=== Task statement ===
Copy out the listing below word for word, omitting the pictures.

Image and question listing
** start **

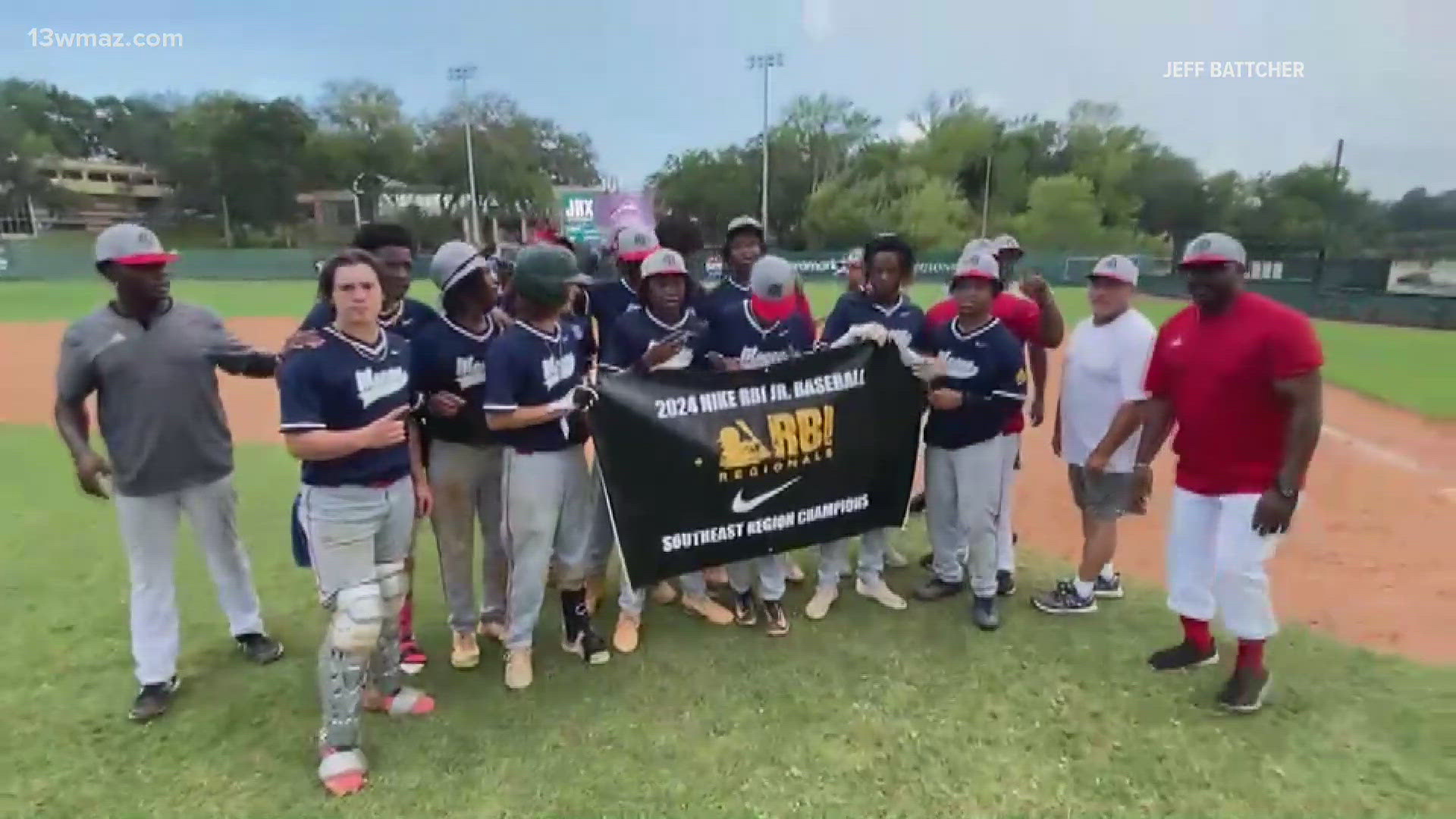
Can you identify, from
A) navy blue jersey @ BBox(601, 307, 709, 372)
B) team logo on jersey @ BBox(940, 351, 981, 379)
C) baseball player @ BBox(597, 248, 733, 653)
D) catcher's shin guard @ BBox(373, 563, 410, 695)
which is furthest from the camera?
team logo on jersey @ BBox(940, 351, 981, 379)

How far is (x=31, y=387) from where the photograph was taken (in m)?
14.1

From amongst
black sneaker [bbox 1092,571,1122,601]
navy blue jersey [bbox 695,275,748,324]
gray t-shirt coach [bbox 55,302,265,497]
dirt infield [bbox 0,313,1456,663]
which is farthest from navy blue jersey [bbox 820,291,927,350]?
gray t-shirt coach [bbox 55,302,265,497]

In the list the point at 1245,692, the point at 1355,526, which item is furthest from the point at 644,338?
the point at 1355,526

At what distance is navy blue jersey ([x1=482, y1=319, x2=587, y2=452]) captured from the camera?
4016 millimetres

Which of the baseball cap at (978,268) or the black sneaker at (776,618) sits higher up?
the baseball cap at (978,268)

** end **

=== Problem solution ===
Can you identify, from
A) navy blue jersey @ BBox(601, 307, 709, 372)
B) team logo on jersey @ BBox(940, 351, 981, 379)
C) baseball player @ BBox(597, 248, 733, 653)
D) catcher's shin guard @ BBox(373, 563, 410, 695)
which is furthest from the camera?
team logo on jersey @ BBox(940, 351, 981, 379)

How far is (x=31, y=387) from where the photograph was taken (in m)?
14.1

From amongst
black sneaker [bbox 1092,571,1122,601]
navy blue jersey [bbox 695,275,748,324]
gray t-shirt coach [bbox 55,302,265,497]
dirt infield [bbox 0,313,1456,663]
which is farthest from navy blue jersey [bbox 820,291,927,350]?
gray t-shirt coach [bbox 55,302,265,497]

In the list the point at 1245,692, the point at 1355,526, which item is furthest from the point at 644,338?
the point at 1355,526

At what distance is navy blue jersey ([x1=482, y1=319, x2=587, y2=452]) captured from the camera?
4016 millimetres

Which of the baseball cap at (978,268) or the black sneaker at (776,618) sits higher up?
the baseball cap at (978,268)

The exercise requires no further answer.